The Association of British Travel Agents (ABTA) said there were around 35,000 gastric sickness claims by British holidaymakers in 2016, a 500 per cent rise since 2013 with the problem of false claims very much under the spotlight again this year. The majority of the complaints were reported by claims management companies who cold call tourists once they arrive home. Previously, a loophole allowed dodgy claims management firms to levy unlimited legal costs for incidents that take place overseas. Tour operators fighting the claims have therefore had to pay costs well out of proportion to the damages. Mark Tanzer, chief executive of ABTA said: “Fake claims have been costly to the travel industries in the UK and popular overseas destinations and damaged the reputation of British holidaymakers abroad.” Other hoteliers have warned they will pull holiday deals from the UK market.

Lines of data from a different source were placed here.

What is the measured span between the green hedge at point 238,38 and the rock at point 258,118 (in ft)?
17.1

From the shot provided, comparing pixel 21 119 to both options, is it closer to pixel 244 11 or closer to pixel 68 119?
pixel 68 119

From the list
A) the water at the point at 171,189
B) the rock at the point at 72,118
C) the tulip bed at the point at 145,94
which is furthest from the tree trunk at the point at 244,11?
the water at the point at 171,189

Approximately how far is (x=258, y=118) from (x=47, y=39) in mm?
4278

Claim firms suggested that a receipt for Imodium, a common over-the-counter treatment for diarrhoea, was sufficient enough to launch a claim. Many hoteliers preferred to settle to avoid hassle, and the government estimates the hospitality industry has paid out at least £240 million, with hotels in Majorca alone paying out £42 million in 2016.

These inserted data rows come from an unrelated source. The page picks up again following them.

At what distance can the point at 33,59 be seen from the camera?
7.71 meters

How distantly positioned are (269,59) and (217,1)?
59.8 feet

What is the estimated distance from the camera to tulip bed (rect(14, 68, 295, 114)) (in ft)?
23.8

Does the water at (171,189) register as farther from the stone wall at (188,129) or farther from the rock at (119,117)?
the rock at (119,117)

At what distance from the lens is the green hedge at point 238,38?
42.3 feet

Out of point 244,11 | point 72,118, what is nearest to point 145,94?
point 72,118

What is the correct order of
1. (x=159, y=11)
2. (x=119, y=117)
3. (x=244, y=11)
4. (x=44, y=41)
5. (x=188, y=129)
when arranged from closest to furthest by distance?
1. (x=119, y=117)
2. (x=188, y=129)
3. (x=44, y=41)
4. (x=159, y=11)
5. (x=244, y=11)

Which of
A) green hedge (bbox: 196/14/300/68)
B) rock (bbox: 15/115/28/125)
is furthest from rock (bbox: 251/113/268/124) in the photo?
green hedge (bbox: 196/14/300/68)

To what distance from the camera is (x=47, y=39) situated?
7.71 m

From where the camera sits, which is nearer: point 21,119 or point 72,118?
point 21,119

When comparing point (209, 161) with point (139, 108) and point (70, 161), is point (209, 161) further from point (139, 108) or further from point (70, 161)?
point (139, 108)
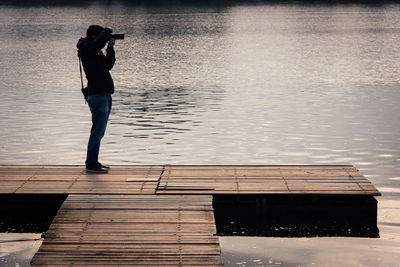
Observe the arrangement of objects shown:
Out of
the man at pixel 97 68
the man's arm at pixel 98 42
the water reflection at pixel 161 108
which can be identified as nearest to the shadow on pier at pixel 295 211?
the man at pixel 97 68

But in order to save the sanity and livelihood of the travel industry, there has been a concerted legal fightback before the peak of this year’s summer season. The British government asked the Civil Procedure Rule Committee, which is responsible for setting rules on legal costs, to consider bringing package holiday claims under the same rules as personal injury claims, which has since come in to effect. The new law limits the costs firms can command for making holiday sickness claims.